Cette volonté traduit l’engagement des deux pays à bâtir une coopération durable fondée sur des intérêts communs et une vision partagée du développement en Afrique de l’Ouest.
La sécurité régionale au cœur des discussions
Au-delà des relations bilatérales, la situation sécuritaire dans la sous-région a occupé une place importante lors des échanges. Face à la montée des menaces terroristes et de l’extrémisme violent dans plusieurs pays ouest-africains, les deux dirigeants ont plaidé pour un renforcement de la coopération entre les États.
Ils ont estimé qu’une réponse collective et coordonnée demeure indispensable pour préserver la paix, renforcer la stabilité et garantir la sécurité des populations dans l’espace communautaire.
Les responsables ont également évoqué les défis auxquels fait face la région ainsi que les mécanismes de coopération susceptibles d’améliorer la prévention et la gestion des crises.
Les conséquences des crises internationales abordées
La rencontre a également permis d’échanger sur les travaux de la Conférence ministérielle extraordinaire de l’Alliance politique africaine.
Les discussions portent notamment sur les répercussions de la crise au Moyen-Orient sur les économies africaines. Hausse des coûts du transport, tensions sur les marchés énergétiques, inflation et perturbations des chaînes d’approvisionnement figurent parmi les préoccupations majeures examinées par les participants.
Dans ce contexte, les deux dirigeants ont souligné la nécessité pour les pays africains de renforcer leur coopération afin de mieux faire face aux conséquences des crises internationales.
Un hommage aux initiatives togolaises en faveur de la paix
À l’issue de l’audience, Julius Maada Bio a salué les initiatives diplomatiques entreprises par Faure Essozimna Gnassingbé en faveur du dialogue et de la stabilité sur le continent.
Le Président sierra-léonais a notamment mis en avant les efforts déployés par le Togo dans la recherche de solutions pacifiques aux crises régionales ainsi que son implication dans plusieurs mécanismes de médiation en Afrique.
Ces initiatives contribuent, selon lui, au renforcement de la coopération entre les États africains et à la promotion d’une paix durable.
Une relation appelée à se consolider
Cette visite de travail confirme la qualité des relations entre Lomé et Freetown, fondées sur le dialogue, la solidarité et la coopération.

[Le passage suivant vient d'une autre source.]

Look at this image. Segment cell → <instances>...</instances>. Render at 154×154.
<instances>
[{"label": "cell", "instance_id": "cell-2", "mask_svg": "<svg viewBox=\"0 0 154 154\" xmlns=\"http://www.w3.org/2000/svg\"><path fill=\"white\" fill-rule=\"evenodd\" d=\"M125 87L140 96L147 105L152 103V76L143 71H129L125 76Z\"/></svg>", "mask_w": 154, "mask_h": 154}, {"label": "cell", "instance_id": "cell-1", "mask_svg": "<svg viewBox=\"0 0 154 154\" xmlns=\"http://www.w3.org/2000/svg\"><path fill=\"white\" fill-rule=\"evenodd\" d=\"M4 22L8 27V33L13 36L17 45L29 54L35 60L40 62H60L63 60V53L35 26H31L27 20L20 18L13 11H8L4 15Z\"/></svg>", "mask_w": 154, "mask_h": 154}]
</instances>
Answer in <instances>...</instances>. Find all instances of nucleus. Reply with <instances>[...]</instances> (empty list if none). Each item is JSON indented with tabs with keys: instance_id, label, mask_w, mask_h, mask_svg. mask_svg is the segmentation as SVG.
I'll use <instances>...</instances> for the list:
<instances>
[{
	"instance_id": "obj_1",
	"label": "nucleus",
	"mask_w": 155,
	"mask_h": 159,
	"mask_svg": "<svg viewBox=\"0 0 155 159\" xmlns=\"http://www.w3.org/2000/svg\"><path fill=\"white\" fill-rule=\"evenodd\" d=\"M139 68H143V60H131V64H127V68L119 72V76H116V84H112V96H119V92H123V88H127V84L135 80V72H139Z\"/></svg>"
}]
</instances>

Les deux pays entendent poursuivre leurs échanges afin de développer des partenariats dans des domaines prioritaires et contribuer activement aux efforts d’intégration régionale.
La précédente visite officielle de Julius Maada Bio au Togo remontait à août 2025. Ce nouveau déplacement témoigne de la volonté commune des deux États de maintenir un dialogue politique régulier face aux défis économiques, sécuritaires et diplomatiques auxquels l’Afrique de l’Ouest est confrontée.